All wards in England providing care for older people with mental health problems, including dementia, were surveyed for the first part of the study. Three Trusts participated in the second part during which five wards with PET were compared to five wards without. Camden and Islington is one of the three sites, with the others being Norfolk and Suffolk, and Avon and Wiltshire Trusts. Two C+I wards implement PET (Jasper and Garnett) and whilst Pearl ward and Stacey Street nursing home are 'control' areas, where PET is not currently implemented. All staff on the wards were approached to participate in the study by completing a questionnaire about their perceptions of the wards and their experience of working there. Patients and their carers were also asked about their own experience and views of treatment on the wards.
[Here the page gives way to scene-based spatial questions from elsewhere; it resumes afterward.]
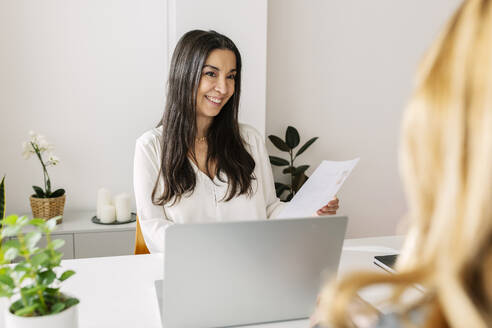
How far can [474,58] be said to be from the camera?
459 mm

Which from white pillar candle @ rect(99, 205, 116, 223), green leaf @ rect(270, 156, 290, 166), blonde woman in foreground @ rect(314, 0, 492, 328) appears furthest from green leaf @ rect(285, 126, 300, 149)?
blonde woman in foreground @ rect(314, 0, 492, 328)

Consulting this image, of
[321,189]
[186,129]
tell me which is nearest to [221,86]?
[186,129]

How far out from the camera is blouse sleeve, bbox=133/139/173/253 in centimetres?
186

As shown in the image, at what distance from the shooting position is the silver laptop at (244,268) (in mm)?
980

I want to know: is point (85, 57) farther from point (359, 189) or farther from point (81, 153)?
point (359, 189)

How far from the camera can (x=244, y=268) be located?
101cm

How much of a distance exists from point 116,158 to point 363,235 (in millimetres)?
2082

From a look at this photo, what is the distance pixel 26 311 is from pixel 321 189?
1044 mm

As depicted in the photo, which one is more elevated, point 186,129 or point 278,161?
point 186,129

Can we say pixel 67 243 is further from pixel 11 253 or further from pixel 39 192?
pixel 11 253

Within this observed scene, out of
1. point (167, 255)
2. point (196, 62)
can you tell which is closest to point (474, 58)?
point (167, 255)

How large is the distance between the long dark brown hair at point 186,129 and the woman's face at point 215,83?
0.10 ft

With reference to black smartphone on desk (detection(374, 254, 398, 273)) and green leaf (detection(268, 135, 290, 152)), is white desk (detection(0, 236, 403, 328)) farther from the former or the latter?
green leaf (detection(268, 135, 290, 152))

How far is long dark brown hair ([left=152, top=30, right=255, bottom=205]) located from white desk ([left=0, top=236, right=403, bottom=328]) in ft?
1.49
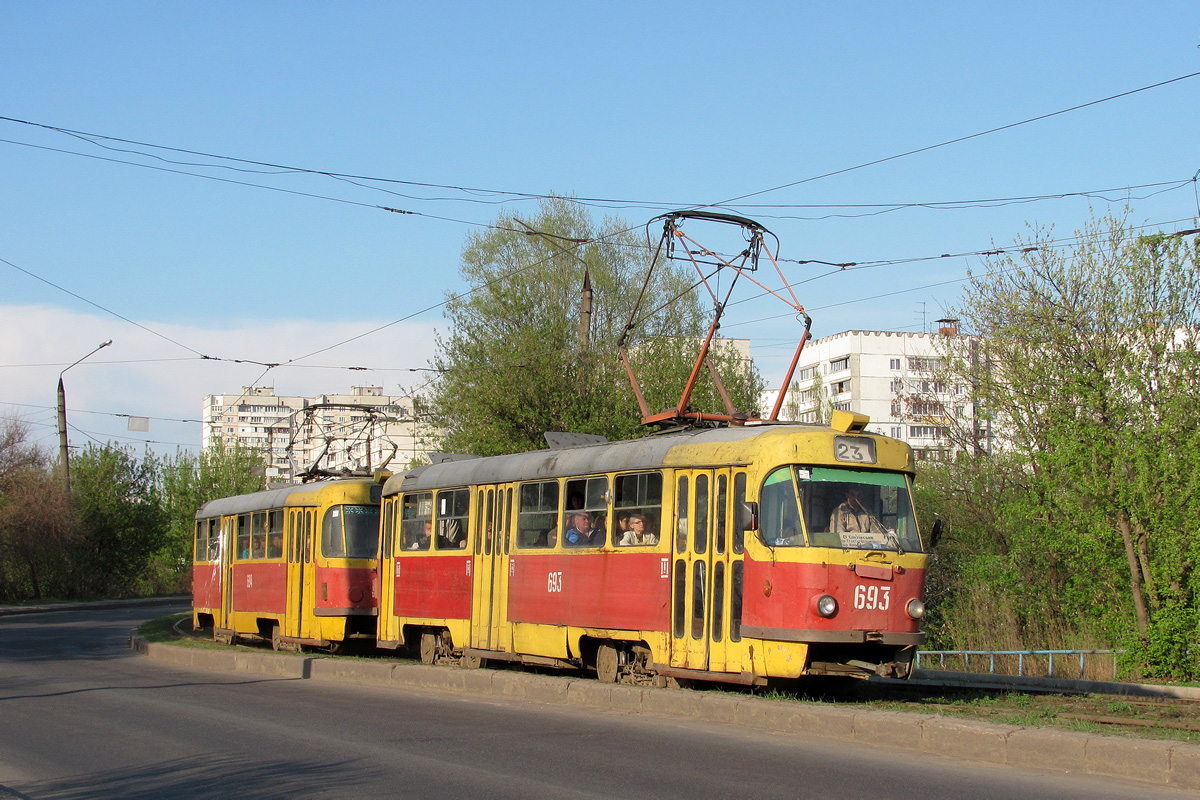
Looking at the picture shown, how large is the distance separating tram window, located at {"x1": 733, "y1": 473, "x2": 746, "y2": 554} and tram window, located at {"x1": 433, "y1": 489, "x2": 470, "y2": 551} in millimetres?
5770

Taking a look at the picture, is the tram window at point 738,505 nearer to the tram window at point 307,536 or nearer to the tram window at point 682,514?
the tram window at point 682,514

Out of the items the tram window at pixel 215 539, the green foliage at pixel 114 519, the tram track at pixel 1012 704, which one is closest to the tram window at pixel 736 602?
the tram track at pixel 1012 704

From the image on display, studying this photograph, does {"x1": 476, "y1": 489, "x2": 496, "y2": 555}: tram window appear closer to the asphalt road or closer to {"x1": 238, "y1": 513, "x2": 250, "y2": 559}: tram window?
the asphalt road

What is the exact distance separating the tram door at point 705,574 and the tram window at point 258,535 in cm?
1295

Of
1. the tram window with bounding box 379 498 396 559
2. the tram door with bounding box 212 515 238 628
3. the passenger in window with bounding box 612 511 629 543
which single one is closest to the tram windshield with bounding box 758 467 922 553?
the passenger in window with bounding box 612 511 629 543

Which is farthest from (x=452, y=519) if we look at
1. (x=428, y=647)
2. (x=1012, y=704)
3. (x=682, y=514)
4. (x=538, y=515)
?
(x=1012, y=704)

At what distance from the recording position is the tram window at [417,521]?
1762 centimetres

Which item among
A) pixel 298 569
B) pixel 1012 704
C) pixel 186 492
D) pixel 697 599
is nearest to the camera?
pixel 1012 704

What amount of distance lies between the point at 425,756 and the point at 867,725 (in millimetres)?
3618

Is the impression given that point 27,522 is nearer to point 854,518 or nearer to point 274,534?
point 274,534

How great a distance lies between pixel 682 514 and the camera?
41.0ft

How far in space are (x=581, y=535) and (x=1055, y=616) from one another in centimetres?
1322

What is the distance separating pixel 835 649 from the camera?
11469 millimetres

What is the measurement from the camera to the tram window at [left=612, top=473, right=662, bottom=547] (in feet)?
42.2
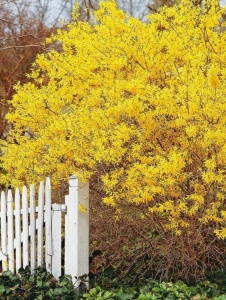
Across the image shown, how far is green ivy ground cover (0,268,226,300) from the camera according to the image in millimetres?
4801

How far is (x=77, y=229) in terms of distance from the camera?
17.5 ft

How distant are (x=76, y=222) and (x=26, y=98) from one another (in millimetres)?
1797

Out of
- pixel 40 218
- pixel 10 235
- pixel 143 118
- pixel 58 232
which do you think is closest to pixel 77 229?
pixel 58 232

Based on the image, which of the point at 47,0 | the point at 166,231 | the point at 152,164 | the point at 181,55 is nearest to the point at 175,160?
the point at 152,164

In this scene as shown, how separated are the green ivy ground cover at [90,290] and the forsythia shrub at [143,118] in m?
0.47

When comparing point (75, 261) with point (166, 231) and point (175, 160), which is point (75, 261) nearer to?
point (166, 231)

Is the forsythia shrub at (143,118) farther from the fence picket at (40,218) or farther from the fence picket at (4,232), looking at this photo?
the fence picket at (4,232)

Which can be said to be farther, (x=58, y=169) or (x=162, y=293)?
(x=58, y=169)

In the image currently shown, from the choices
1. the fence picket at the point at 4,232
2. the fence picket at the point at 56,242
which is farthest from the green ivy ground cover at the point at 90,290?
the fence picket at the point at 4,232

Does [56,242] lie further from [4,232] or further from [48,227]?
[4,232]

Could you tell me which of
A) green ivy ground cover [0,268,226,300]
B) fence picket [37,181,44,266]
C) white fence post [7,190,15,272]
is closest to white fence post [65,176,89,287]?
green ivy ground cover [0,268,226,300]

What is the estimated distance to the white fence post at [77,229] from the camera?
5328 mm

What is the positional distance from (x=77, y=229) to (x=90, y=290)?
0.55 metres

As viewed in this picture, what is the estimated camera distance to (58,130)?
5.91 m
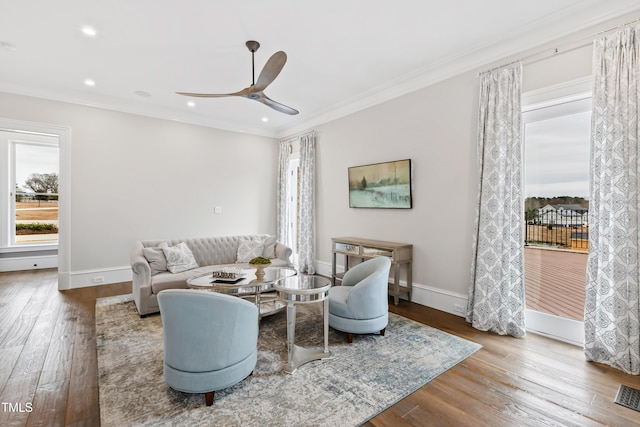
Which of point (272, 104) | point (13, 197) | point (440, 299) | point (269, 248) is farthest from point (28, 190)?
point (440, 299)

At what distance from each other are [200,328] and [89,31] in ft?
Answer: 10.8

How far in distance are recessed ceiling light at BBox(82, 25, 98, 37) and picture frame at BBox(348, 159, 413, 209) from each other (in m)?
3.74

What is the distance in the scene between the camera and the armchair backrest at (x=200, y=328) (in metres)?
1.94

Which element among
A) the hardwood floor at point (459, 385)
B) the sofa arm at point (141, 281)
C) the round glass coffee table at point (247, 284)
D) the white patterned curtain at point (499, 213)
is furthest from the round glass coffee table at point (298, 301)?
the sofa arm at point (141, 281)

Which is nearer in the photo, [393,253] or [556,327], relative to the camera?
[556,327]

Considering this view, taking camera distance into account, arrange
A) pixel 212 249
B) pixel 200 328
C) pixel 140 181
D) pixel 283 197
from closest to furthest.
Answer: pixel 200 328
pixel 212 249
pixel 140 181
pixel 283 197

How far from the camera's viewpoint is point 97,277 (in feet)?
16.5

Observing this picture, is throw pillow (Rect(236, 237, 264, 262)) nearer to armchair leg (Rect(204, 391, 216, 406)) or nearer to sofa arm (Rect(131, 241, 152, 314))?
sofa arm (Rect(131, 241, 152, 314))

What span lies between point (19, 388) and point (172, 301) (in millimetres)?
1517

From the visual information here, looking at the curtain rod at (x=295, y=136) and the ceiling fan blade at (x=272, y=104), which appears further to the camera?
the curtain rod at (x=295, y=136)

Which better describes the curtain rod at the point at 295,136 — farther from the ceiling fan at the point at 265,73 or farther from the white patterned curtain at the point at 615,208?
the white patterned curtain at the point at 615,208

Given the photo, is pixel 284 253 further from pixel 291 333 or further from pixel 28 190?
pixel 28 190

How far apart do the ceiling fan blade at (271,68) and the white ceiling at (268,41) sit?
477 millimetres

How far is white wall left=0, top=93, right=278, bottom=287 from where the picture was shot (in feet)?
15.9
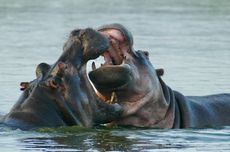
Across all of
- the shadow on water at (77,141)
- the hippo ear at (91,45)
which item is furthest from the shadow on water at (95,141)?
the hippo ear at (91,45)

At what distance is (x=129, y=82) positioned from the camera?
11711 millimetres

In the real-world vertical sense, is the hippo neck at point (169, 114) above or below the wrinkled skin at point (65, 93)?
below

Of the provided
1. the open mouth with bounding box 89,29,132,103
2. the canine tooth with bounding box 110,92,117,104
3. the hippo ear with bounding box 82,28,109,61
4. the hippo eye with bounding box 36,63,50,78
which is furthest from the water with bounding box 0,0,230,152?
the hippo ear with bounding box 82,28,109,61

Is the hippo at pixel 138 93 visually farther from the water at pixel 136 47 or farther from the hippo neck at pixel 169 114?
the water at pixel 136 47

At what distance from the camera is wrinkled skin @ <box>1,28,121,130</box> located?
1074 cm

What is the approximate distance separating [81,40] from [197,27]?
44.1 ft

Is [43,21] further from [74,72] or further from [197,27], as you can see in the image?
[74,72]

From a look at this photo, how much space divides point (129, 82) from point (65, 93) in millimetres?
1061

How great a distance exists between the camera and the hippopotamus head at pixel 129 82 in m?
11.5

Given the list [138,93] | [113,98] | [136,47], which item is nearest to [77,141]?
[113,98]

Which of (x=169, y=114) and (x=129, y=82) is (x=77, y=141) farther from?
(x=169, y=114)

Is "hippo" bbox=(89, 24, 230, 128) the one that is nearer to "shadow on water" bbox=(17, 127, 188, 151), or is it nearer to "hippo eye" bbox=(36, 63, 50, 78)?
"shadow on water" bbox=(17, 127, 188, 151)

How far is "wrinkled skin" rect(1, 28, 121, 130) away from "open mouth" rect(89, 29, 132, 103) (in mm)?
300

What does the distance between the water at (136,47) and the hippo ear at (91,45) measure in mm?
687
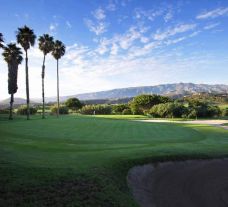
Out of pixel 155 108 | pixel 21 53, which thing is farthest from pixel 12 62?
pixel 155 108

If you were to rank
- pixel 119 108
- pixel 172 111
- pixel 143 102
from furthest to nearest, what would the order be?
pixel 119 108 < pixel 143 102 < pixel 172 111

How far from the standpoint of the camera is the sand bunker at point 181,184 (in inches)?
432

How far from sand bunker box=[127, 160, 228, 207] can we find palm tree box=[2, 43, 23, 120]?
130 feet

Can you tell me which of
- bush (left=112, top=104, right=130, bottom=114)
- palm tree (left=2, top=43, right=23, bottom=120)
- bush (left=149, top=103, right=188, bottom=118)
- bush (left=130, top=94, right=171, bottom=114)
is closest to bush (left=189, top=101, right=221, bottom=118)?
bush (left=149, top=103, right=188, bottom=118)

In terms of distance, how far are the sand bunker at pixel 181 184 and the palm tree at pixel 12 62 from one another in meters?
39.7

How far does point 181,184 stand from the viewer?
12805mm

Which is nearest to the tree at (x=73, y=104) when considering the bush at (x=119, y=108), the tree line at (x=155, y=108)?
the tree line at (x=155, y=108)

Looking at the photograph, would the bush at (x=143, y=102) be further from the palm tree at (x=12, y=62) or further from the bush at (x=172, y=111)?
the palm tree at (x=12, y=62)

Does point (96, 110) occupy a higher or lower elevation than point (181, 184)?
higher

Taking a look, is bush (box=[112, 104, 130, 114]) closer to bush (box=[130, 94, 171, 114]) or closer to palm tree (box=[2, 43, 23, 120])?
bush (box=[130, 94, 171, 114])

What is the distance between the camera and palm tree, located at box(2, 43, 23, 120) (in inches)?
1940

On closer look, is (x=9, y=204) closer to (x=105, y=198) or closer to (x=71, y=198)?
(x=71, y=198)

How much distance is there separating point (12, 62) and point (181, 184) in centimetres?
4547

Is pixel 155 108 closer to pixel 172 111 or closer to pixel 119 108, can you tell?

Sarah Heneker and Isata Fofana, researchers on the PET study, reported 'The support from staff throughout the Trust has been excellent throughout the course of the study. They have consistently helped us to identify patients who could participate, and have been very welcoming even though their work is very demanding. Stacey Street staff have been exceptional- they couldn't have been more helpful during our visits'.
Dr Nolan remarked: "We achieved 100% response rate from staff in Stacey Street, so each and every member of staff participated in the study. This is a fantastic achievement and indicates the enthusiasm of this group to facilitate research.'
Olakunle Olasuji, Stacey Street manager, said: "The staff volunteered to be part of the study and found it very interesting. This is the first time a research study has been conducted in our unit, and we hope to host many more in the future. It has stimulated an interest in research among my nurses and I will be working with Dr Nolan to develop their potential. They were delighted to receive the £100, which I have given to the charge nurses for them to use to improve our patients' experience."
Dr Nolan and her team will be presenting the findings of the study on Wednesday 25th March, 1.30-4pm, in the Conference Hall, St Pancras Hospital. Other researchers on the study are Mary-Ellen Khoo and Yvonne Foreshaw who had both worked in C+I inpatient services for several years before starting their research posts.